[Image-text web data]
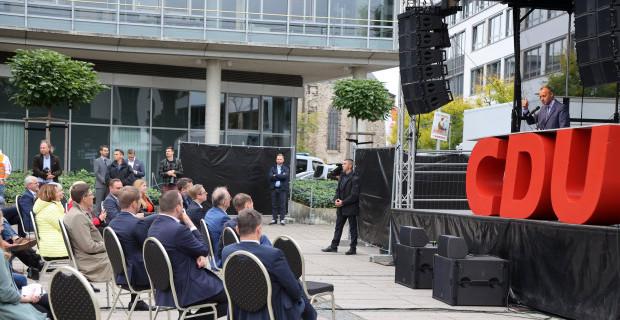 In der CDU revoltiert es ein wenig, aber nicht zu laut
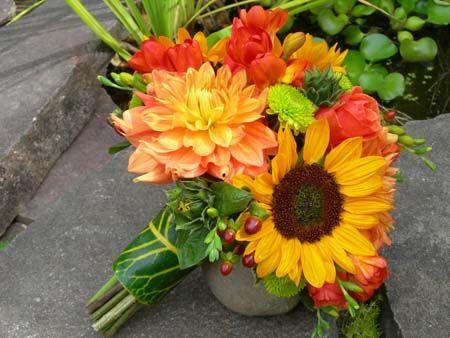 bouquet idea..sunflower/gerber daisy/dahlia flowers!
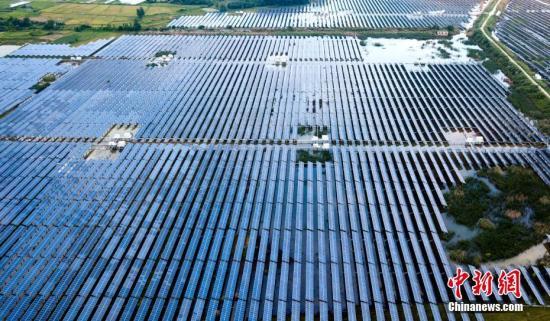 大型光伏电站气候环境生态效应研究观测场在新疆揭牌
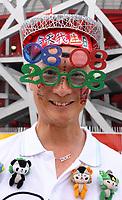Uno spettatore con occhiali 08 08 2008<br /> Pechino - Beijing 8/8/2008 Olimpiadi 2008 Olympic Games<br /> The Opening ceremony for the XXIX Olympic games.<br /> Cerimonia d'apertura delle Olimpiadi di Pechino 2008<br /> Foto Andrea Staccioli Insidefoto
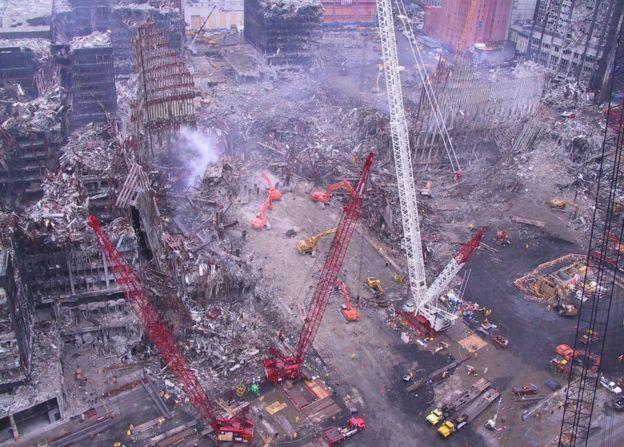நியூயார்க் 9/11 இரட்டை கோபுரத் தாக்குதல்
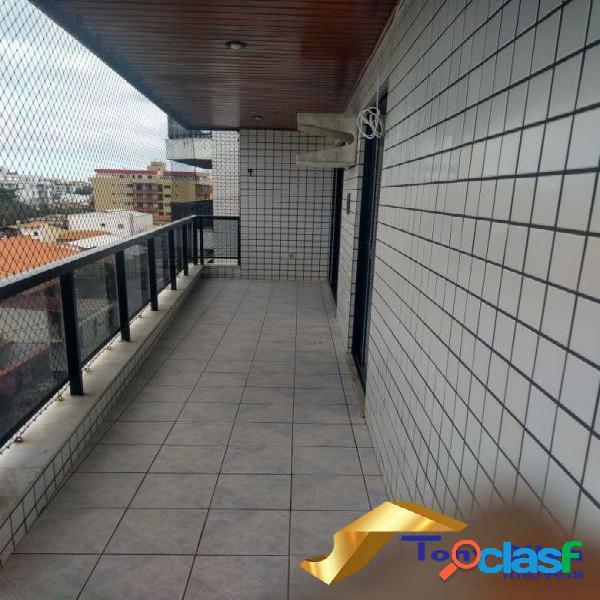 Excelente apartamento de 2 quartos com dependência no Braga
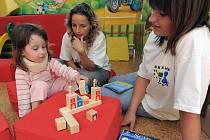 Hrajeme si s Chrudimkou uspořádala hernu pro dětské pacienty chrudimské nemocnice.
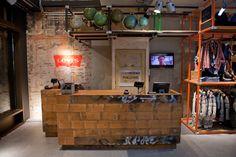Levi s store by Como Park Studio Amsterdam 11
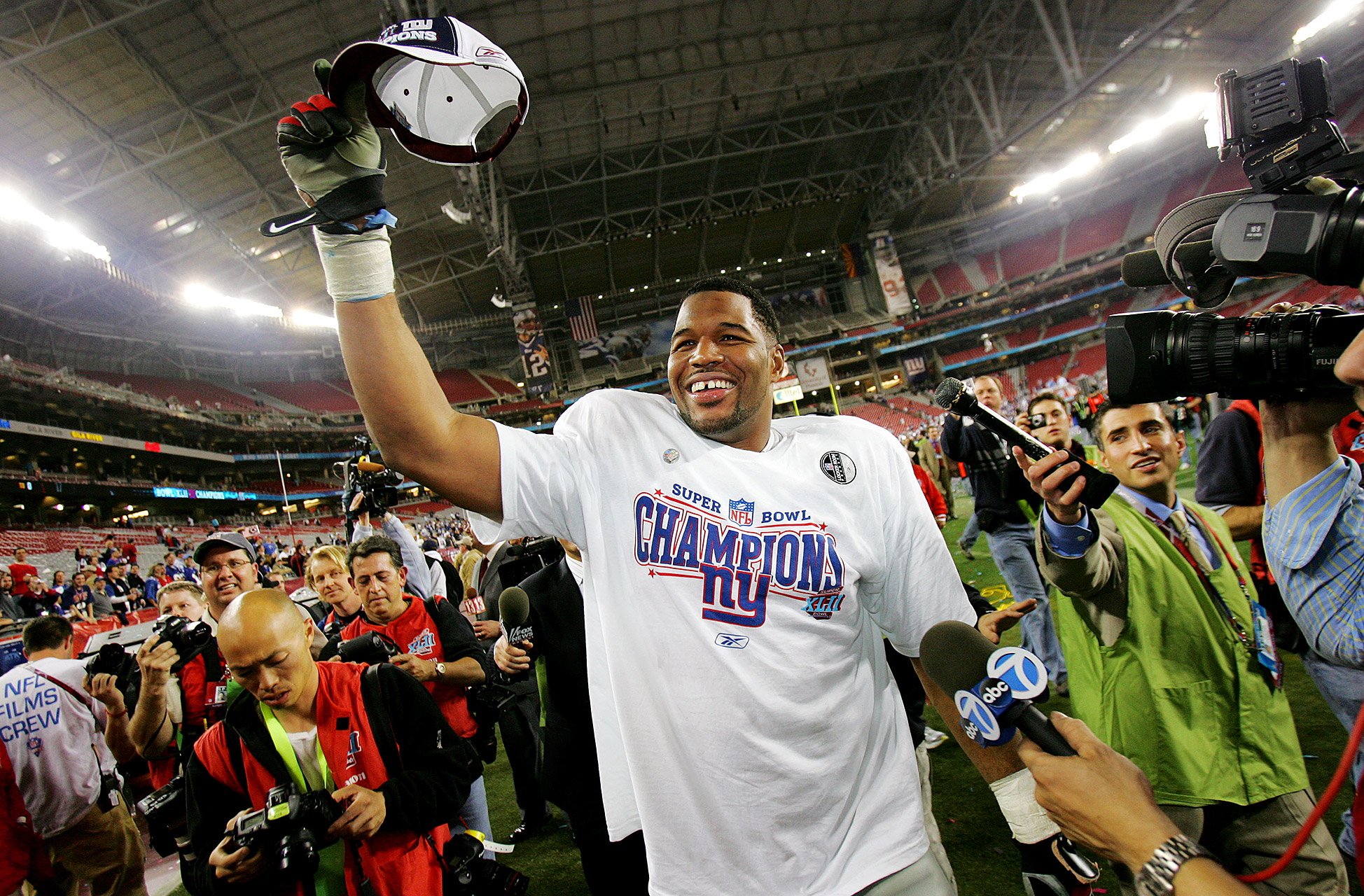 Michael Strahan walked out a winner: a 17-14 upset of the Patriots in Super Bowl XLII was his final game.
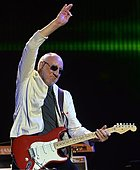 epa04823140 Pete Townshend of the British rock band 'The Who' performs on The Pyramid Stage on the fifth day of Glastonbury Festival of Contemporary Performing Arts 2015, held at Worthy Farm, near Pilton, Somerset, Britain, 28 June 2015. The outdoor festival runs from 24 to 29 June.  EPA/HANNAH MCKAY - Stock Image - EWWMTX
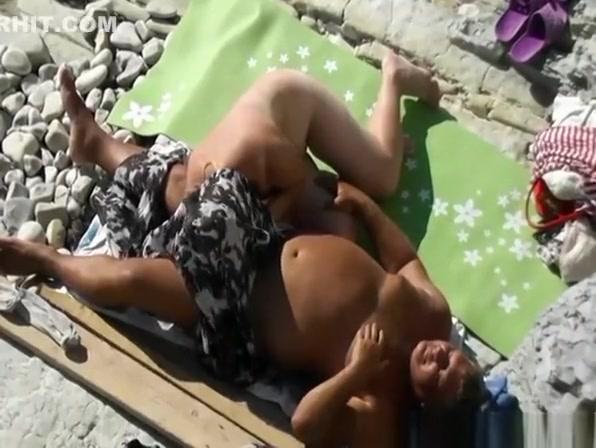 Blonde wife blows small cock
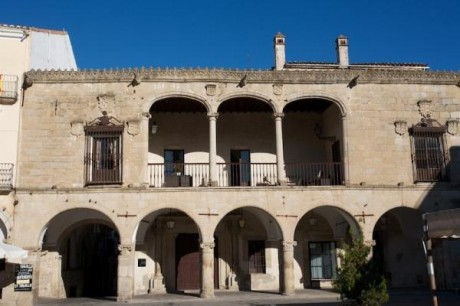 Take cookery and art courses in the little known Spanish walled town of Trujillo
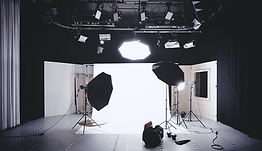 Studio Photo 2.png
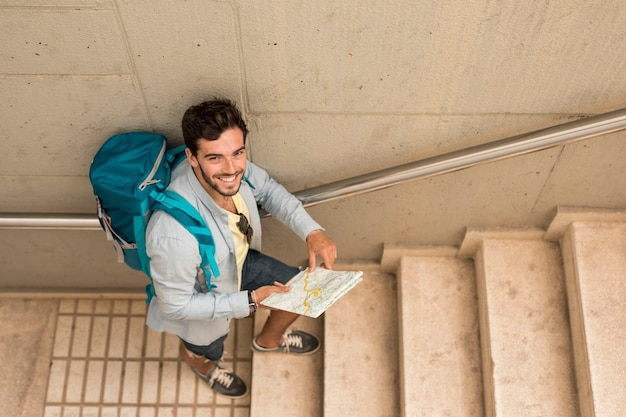 Top view traveler on stairs Free Photo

GOAL OF THE EXERCISE => Print, with pictures removed, exactly the lines of the records above from the top through the line containing "Michael Strahan walked".

RESPONSE AREA =>
 In der CDU revoltiert es ein wenig, aber nicht zu laut
 bouquet idea..sunflower/gerber daisy/dahlia flowers!
 大型光伏电站气候环境生态效应研究观测场在新疆揭牌
Uno spettatore con occhiali 08 08 2008<br /> Pechino - Beijing 8/8/2008 Olimpiadi 2008 Olympic Games<br /> The Opening ceremony for the XXIX Olympic games.<br /> Cerimonia d'apertura delle Olimpiadi di Pechino 2008<br /> Foto Andrea Staccioli Insidefoto
நியூயார்க் 9/11 இரட்டை கோபுரத் தாக்குதல்
 Excelente apartamento de 2 quartos com dependência no Braga
 Hrajeme si s Chrudimkou uspořádala hernu pro dětské pacienty chrudimské nemocnice.
Levi s store by Como Park Studio Amsterdam 11
 Michael Strahan walked out a winner: a 17-14 upset of the Patriots in Super Bowl XLII was his final game.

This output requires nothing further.